We may currently feel as if we sorely lack heroes, and have to delve into the abundant comic-book literature to find hope in those dark times of debt and recession. And yet, I feel some people currently in the public eye genuinely stand as examples of heroism at many levels, including in that most important heroic aspect: how they project into our emotions, the core element of communication and marketing.

Starting with Philippe Pouton, French candidate for the NPA (parti anti-capitaliste)
He is a father figure of a manual worker, working as a Ford blue-collar floor worker, using his hands to bend steel and build cars, and being a presidential candidate in his spare time. Far from a typical politician, he fights for what he believes. 
Like many heroes, he is flawed: his presidential program is utterly unrealistic (nationalization of plants that move abroad or fire workers, paid for by a fund taxing big corporations heavily, company tax rate raised to 50%, stop paying debt interest), and would lead the country to default and bankruptcy within months. However, that take-no-prisoners attitude makes him very popular among downtrodden voters, like a modern batman. 
Never mind that a collective with no leaders or well-defined ideology, the indignados that morphed into Occupy London and Wall street has perfectly understood politics better.
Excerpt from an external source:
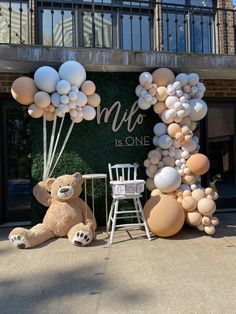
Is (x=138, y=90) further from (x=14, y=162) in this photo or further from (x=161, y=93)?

It realized that revolution will only scare moderate voters, and that incremental reform is far more likely to attract public sympathy and push elected politicians to enact reforms leading to more fairness. Including a wider population than simply low-level workers, such as students and middle-class is also a recipe for the kind of broad-based reforms that may make capitalism more human. Remarkable communication and political marketing despite some raw edges, but not as heroic.



Another, very different hero, is the new Italian prime minister, Mario Monti. 
It takes a hero to accept to lead a government in today's Italy, brought low by its career politicians, and where tax offices and administrators receive parcel bombs when enacting reforms. It also takes one to tell (albeit indirectly) the mighty Angela Merkel: "Adherence to fiscal discipline is a necessary condition for growth. It is not however a sufficient condition", i.e. austerity is well and good, but you Germans need to promote European growth-oriented reforms. A pro-market economist and former EU commissioner, he appears far less physical than Philippe Poutou, being more of a Professor Xavier. However, a calm, worldly, reasonable, and far-thinking character, he is probably exactly what Italy and indeed Europe need right now to vanquish the most dangerous crisis it ever faced. His tendency to tell the truth about the crisis in non-political jargon is remarkable, and exactly what is needed. He summarizes the entire situation by the following sentences: "austerity is not enough, even for budgetary discipline, if economic activity does not pick up a decent rate of growth. A lowering in interest rates does not depend only on Italy's efforts but also, and essentially, on Europe's ability to confront the crisis in a more decisive way". Of course, that remains a bit vague, but even heroes may have doubts or need to keep their plans hidden from their enemies.

I don't know if M. Monti is the hero we deserve, but I truly feel he's the one we need right now.